### WRITTEN EXERCISE A
Answer these questions using the article on the Payment Services Directive:
(i) In what year did the European Union introduce PSD1?
(ii) According to the article, what did PSD create from scratch instead of regulating?
(iii) In the early 2000s, the EU had a single what, but not a single payments market?

### ARTICLE
start
PSD & European Payments

PSD & European Payments: What could be without It?

In 2007, the European Union introduced the Payment Services Directive (PSD1), a legislative framework that would later become the bedrock of European retail payments. At that time, it was visionary, bold, and unusually proactive. Europe was still building a unified market for financial services. Payments were naturally implied. Behind the PSD was also the idea that the European continent needed to move from older structures, embrace digital payments, and digitise its economic exchanges to be more efficient.

But what if it had never happened?

What if PSD for European Payments never existed? Would Fintech still have taken off?

This post is not here to negate the impact of PSD on European Payments, but to interrogate the logic behind it and its long-term consequences.

A Directive Without a Market

The first thing to understand is this: PSD didn’t regulate a vibrant cross-border market. It created one from scratch.

In the early 2000s, the EU had a single currency, but not a single payments market. National licensing regimes, inconsistent consumer protection laws, and non-interoperable infrastructures were the norm. Cross-border payments were expensive and slow. Fintech as we know it barely existed. Regulators were concerned about the potential for fraud to explode due to the rise of e-commerce, as well as the acute increase in money laundering in Europe, if businesses were to start operating without a framework.
end
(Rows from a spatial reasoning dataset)
start
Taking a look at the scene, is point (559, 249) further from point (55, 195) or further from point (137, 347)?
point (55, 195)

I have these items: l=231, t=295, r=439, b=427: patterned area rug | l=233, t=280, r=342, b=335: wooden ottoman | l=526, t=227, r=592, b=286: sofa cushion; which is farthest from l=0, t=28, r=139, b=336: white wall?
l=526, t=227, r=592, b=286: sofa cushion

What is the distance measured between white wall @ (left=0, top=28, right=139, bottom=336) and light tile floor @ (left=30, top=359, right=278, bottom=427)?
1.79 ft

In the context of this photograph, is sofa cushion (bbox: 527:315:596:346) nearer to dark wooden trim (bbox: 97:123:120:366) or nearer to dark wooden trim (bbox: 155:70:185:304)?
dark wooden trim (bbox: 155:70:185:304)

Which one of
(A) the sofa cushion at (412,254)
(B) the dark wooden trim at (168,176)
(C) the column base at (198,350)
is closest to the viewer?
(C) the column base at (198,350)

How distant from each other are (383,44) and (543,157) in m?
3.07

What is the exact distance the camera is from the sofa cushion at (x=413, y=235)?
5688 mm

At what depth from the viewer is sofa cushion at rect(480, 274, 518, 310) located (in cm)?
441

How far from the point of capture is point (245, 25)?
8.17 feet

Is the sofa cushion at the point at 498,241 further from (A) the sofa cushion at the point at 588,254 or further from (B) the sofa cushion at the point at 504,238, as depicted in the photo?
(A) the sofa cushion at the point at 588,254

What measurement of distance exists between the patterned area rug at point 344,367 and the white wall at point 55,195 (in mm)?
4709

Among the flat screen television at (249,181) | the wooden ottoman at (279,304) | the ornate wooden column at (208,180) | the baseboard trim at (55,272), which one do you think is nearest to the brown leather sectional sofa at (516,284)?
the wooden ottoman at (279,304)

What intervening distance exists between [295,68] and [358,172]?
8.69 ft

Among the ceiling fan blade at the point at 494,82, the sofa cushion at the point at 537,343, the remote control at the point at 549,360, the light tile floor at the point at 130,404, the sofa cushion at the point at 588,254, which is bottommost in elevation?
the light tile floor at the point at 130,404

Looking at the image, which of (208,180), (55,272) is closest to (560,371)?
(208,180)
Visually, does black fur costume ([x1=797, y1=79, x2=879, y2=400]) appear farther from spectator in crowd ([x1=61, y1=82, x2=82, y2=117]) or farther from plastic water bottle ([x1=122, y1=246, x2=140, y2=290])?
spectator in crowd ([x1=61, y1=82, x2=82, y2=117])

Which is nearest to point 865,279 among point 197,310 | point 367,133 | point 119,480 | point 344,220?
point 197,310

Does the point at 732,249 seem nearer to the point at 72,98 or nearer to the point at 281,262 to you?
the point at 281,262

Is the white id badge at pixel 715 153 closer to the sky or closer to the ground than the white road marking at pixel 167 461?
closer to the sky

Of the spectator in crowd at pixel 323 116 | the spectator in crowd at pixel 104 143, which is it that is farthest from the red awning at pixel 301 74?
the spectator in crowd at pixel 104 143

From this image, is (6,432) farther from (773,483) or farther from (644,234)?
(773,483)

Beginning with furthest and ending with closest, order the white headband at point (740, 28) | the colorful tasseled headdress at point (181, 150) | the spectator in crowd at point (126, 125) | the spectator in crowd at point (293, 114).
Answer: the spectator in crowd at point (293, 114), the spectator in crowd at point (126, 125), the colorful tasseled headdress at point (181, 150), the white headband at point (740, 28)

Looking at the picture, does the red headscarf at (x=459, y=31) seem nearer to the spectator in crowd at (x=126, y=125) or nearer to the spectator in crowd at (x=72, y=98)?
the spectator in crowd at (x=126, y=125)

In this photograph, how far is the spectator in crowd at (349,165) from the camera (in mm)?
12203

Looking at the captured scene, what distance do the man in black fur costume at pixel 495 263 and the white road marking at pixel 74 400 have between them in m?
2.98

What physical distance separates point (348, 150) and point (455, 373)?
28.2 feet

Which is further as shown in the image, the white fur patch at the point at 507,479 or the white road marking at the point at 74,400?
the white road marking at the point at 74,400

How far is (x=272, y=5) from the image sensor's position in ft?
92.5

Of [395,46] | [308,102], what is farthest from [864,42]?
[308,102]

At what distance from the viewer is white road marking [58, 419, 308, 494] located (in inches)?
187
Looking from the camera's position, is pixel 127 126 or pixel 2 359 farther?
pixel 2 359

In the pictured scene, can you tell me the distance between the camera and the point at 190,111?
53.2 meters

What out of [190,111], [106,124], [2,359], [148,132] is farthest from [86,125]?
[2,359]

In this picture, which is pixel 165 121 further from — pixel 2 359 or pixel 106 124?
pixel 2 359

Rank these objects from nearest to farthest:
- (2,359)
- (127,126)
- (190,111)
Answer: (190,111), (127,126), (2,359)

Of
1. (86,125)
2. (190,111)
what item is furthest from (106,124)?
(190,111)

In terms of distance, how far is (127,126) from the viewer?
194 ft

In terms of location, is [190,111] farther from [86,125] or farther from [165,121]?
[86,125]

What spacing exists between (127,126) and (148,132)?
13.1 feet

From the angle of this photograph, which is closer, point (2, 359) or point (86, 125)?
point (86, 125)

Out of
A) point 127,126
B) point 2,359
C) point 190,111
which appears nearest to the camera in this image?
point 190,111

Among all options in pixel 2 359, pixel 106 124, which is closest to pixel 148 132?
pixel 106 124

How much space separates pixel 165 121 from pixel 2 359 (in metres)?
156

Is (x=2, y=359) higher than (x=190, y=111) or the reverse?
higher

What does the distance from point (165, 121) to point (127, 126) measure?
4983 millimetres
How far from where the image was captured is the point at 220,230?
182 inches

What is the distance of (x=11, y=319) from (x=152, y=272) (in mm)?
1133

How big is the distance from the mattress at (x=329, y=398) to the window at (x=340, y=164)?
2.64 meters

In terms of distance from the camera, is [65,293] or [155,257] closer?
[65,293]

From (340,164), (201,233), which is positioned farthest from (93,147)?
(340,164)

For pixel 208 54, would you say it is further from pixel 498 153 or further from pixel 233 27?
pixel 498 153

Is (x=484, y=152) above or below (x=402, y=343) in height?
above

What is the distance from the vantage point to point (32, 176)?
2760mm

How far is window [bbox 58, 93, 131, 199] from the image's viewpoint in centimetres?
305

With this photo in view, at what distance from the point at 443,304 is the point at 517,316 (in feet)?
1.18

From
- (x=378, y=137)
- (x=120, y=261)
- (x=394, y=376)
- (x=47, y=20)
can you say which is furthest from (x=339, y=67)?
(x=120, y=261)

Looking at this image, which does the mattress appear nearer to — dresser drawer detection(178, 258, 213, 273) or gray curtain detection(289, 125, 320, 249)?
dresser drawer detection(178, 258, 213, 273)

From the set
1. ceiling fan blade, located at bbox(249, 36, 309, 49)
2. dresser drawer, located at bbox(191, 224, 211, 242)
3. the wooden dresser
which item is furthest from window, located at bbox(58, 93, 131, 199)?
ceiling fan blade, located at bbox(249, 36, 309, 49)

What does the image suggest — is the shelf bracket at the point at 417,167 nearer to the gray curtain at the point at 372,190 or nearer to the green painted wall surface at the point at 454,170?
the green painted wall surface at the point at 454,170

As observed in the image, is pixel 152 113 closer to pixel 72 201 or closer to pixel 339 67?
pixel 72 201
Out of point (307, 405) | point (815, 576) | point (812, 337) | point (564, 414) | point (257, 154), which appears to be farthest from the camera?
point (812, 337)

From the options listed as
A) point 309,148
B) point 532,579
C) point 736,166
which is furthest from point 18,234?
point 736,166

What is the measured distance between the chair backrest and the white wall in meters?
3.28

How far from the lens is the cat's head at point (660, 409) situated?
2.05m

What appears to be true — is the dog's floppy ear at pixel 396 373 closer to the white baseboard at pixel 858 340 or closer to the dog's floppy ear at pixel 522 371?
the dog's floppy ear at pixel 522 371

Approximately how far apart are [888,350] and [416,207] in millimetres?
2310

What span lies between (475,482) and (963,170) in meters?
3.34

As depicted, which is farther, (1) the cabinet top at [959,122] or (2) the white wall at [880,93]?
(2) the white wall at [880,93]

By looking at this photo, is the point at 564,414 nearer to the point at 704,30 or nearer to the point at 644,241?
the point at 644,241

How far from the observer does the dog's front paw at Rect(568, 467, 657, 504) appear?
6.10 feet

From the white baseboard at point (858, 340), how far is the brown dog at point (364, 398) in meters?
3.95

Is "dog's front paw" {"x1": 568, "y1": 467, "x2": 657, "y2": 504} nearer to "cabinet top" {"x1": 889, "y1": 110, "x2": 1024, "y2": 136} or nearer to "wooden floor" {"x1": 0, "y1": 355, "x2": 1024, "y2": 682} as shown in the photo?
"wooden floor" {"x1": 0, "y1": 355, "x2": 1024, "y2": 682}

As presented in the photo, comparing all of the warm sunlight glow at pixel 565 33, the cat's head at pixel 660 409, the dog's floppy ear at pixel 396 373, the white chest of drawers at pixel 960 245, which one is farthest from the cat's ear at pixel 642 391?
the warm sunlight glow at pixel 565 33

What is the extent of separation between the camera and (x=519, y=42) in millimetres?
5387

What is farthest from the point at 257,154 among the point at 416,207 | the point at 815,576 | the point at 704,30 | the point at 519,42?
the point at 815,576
end
### WRITTEN EXERCISE B
Pick out every line in the entries above that contains the word "floor", and copy each of those lines in full.

### FINISHED ANSWER A
(i) 2007
(ii) A cross-border market
(iii) A single currency

### FINISHED ANSWER B
What is the distance measured between white wall @ (left=0, top=28, right=139, bottom=336) and light tile floor @ (left=30, top=359, right=278, bottom=427)?
Among the ceiling fan blade at the point at 494,82, the sofa cushion at the point at 537,343, the remote control at the point at 549,360, the light tile floor at the point at 130,404, the sofa cushion at the point at 588,254, which is bottommost in elevation?
the light tile floor at the point at 130,404
Is "dog's front paw" {"x1": 568, "y1": 467, "x2": 657, "y2": 504} nearer to "cabinet top" {"x1": 889, "y1": 110, "x2": 1024, "y2": 136} or nearer to "wooden floor" {"x1": 0, "y1": 355, "x2": 1024, "y2": 682} as shown in the photo?
"wooden floor" {"x1": 0, "y1": 355, "x2": 1024, "y2": 682}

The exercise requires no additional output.